ACTIVITIES:
• 1. Quote the naloxone article word for word from "Naloxone, which is" to "last two years.".
• 2. Summarize the naloxone article in two sentences.

TEXT UNDER STUDY:
· · · · · · ·

Moose Jaw Police Chief Rick Bourassa says "we're not responding to what we see is a major issue.  What we're doing is trying to get ahead of it, should it become an issue."

He's referring to Monday morning's announcement that through the Five Hills Health Region (FHHR), take-home Naloxone kits are going to be made available free of charge for those at risk of overdosing on opiods.

Naloxone, which is also sold under the brand-name Narcan, is "an antidote," says Mary Lee Booth, FHHR Executive Director of Integrated Community Health. "It reverses the opiod overdose.  The person who get Naloxone will go into withdrawal within three to five minutes, and the effects will last 20-30 minutes."

The kits, which become available June 6, are provided through the Saskatchewan Ministry of Health as part of a $50,000 pilot project that began in the Saskatoon Health Region in 2015.  FHHR is the latest to become involved, following SHR, Regina Qu'Appelle, Prairie North, Prince Albert Parkland and Sunrise Health Regions.

Bourassa says although police across the province have made some seizures of the addictive opiod Fentanyl, there hasn't been an alarming rate of opiod overdosing deaths in Saskatchewan, suggesting "less than 10" in the last two years.

· · · · · · ·

(Recorded data)
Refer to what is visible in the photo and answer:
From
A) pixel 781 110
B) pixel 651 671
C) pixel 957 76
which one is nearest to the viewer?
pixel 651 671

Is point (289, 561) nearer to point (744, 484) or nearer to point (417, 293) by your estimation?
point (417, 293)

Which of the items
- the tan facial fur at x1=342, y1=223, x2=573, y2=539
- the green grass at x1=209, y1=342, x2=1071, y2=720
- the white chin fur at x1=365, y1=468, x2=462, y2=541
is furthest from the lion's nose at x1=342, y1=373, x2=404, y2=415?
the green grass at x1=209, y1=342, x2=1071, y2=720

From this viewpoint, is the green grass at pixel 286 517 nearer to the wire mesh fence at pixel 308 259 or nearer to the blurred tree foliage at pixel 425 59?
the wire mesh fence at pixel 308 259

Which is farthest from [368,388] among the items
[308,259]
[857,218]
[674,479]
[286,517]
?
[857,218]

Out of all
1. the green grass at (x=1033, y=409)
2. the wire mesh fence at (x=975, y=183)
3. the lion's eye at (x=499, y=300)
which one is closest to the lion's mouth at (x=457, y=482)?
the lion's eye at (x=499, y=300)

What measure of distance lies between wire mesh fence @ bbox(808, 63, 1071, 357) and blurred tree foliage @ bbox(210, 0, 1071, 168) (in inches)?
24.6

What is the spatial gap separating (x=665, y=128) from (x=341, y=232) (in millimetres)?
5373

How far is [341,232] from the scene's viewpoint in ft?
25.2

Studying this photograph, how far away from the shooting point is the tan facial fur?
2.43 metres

· · · · · · ·

ANSWER SECTION:
• 1.
Naloxone, which is also sold under the brand-name Narcan, is "an antidote," says Mary Lee Booth, FHHR Executive Director of Integrated Community Health. "It reverses the opiod overdose.  The person who get Naloxone will go into withdrawal within three to five minutes, and the effects will last 20-30 minutes."

The kits, which become available June 6, are provided through the Saskatchewan Ministry of Health as part of a $50,000 pilot project that began in the Saskatoon Health Region in 2015.  FHHR is the latest to become involved, following SHR, Regina Qu'Appelle, Prairie North, Prince Albert Parkland and Sunrise Health Regions.

Bourassa says although police across the province have made some seizures of the addictive opiod Fentanyl, there hasn't been an alarming rate of opiod overdosing deaths in Saskatchewan, suggesting "less than 10" in the last two years.

• 2. Starting June 6, the Five Hills Health Region will offer free take-home Naloxone kits to people at risk of overdosing on opioids, and Naloxone is an antidote that reverses an opioid overdose. The kits come through a Saskatchewan Ministry of Health pilot project that began in the Saskatoon Health Region in 2015, and Moose Jaw Police Chief Rick Bourassa says the aim is to get ahead of the issue rather than respond to a major one.